In his first start in the majors since May 29th in Cincinnati, Stephen Strasburg tossed five scoreless against Atlanta on the mound on Tuesday night in the nation's capital, striking out six and throwing a total of 94 pitches.
Sixty-one of the 94 pitches were fastballs, 14 four-seamers and 47 two-seamers which sat around 96-97 mph. He dialed up the four-seamer to 98, and got swinging strikes with ten of the 36 fastballs Braves' hitters swung offered at.
Only two of the five fastballs that were put in play fell in for hits. The other two hits came on curveballs.
"I wanted them to swing at the fastball," Strasburg told reporters after what ended up a 3-1 and Washington's fourth straight victory overall.
"They did do a good job of working up the pitch count and fighting pitches off, but that's not something that I'm going to go out there and worry about, I'm just going to go out there and make them hit the fastball."
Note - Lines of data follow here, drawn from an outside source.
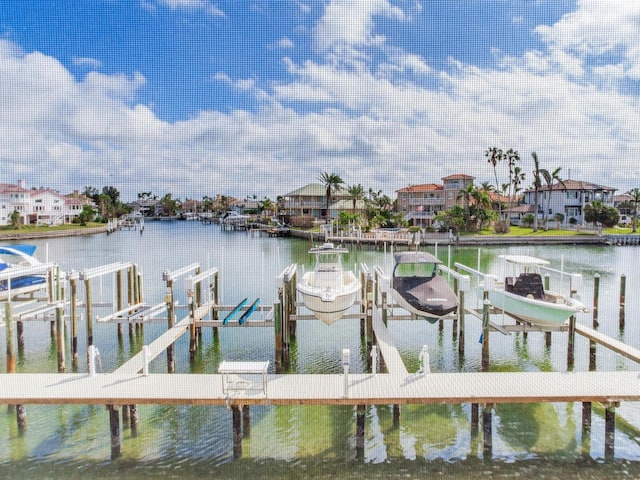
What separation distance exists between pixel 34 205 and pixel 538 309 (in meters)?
116

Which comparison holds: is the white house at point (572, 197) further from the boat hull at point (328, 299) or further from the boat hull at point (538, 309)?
the boat hull at point (328, 299)

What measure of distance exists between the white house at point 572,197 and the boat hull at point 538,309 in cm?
7172

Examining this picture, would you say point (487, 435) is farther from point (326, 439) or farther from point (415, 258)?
point (415, 258)

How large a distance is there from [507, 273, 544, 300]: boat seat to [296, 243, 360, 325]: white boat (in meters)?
5.44

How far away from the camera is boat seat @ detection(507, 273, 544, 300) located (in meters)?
15.1

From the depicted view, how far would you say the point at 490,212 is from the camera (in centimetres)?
7006

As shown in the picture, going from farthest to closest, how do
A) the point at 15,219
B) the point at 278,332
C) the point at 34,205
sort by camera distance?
the point at 34,205
the point at 15,219
the point at 278,332

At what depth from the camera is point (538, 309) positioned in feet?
46.7

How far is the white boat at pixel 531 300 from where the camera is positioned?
1395 cm

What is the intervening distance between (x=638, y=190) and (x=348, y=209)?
53433 millimetres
"I thought he pitched well," Nationals' manager Matt Williams said.
"Fouled a lot of balls off on him tonight, made his pitch count get up there. Five strong innings for us. Tonight he had some limitations, but next time out he won't have any, so we got him to his pitch count, we got through that last inning fine, and next time out he'll be good to go, but he pitched well."
"It's good to get back out there," Strasburg said. "Obviously I've been working really hard to get things going in the right direction and I was able to go out there and keep the lead."
"I wanted to go out there and execute pitches and pitch my game and I think that's something that, talking to a lot of guys in the clubhouse while I was away really kind of shed some light and what my strengths, what my weaknesses are and I really just tried to pitch to my strengths."
Williams talked before the outing about hoping that all the work Strasburg put in while on the DL would allow him to go out and pitch without having to worry about his mechanics or focus on anything but attacking hitters.
After the start, he said he saw good signs from the 26-year-old right-hander.
"He looked like he was on line," Williams explained. "He looked like he was throwing the ball where he wanted to. He tried to climb the ladder a few times and they fouled balls off, but good fastball. Not the kind of feel he probably wanted for his curveball tonight, but he threw some good ones.
"And I thought he was in command out there, he ran into a little trouble, but other than that he was throwing it where he wanted to, got some strikeouts tonight and pitched well for five innings, so good outing for him."
Strasburg said he was able to just go out on the mound and let it go.
"I think that was the number one goal going out there is that all this time I've been working on the mechanics and working on fine-tuning things," he said.
"But when you go out there between the lines, it's go out there and compete, so I wasn't going to think about mechanics at all, and I was just going to go out there and give it everything I have."
He worked around singles in the first and second innings, retired the side in order in the third, stranded a leadoff runner in the fourth and worked through trouble in the fifth after giving up a one-out double by former Nationals' outfielder Eury Perez and a walk to the opposing pitcher, Alex Wood.
"Everybody is going to have innings like that," Strasburg said, referring to the trouble in the fifth, "and you just have to stick to the game plan and you've just really got to focus on what you can control and the next pitch."
With runners on first and second in the fifth and the Nats up 3-0, Strasburg struck Jace Peterson out with a 96 mph 3-2 fastball up high and got Cameron Maybin to ground out to ground out to second with a 97 mph heater.
"He understands how to get out of innings," Williams said. "He's been there before.
"And he could reach back a little bit tonight for his fastball. He used that a lot in the last inning to get out of it. Again, five innings of really good baseball for us tonight."
In hindsight and with the time away to reflect on the first two months of the season, Strasburg said after the game that he came to a realization.
"Sometimes you've just got to take a step back to realize how bad it was," he explained, "and once I did I was kind of able to get back to what my body was supposed to feel like instead of just trying to mentally grind through it and I feel a lot stronger and feels a lot more consistent now."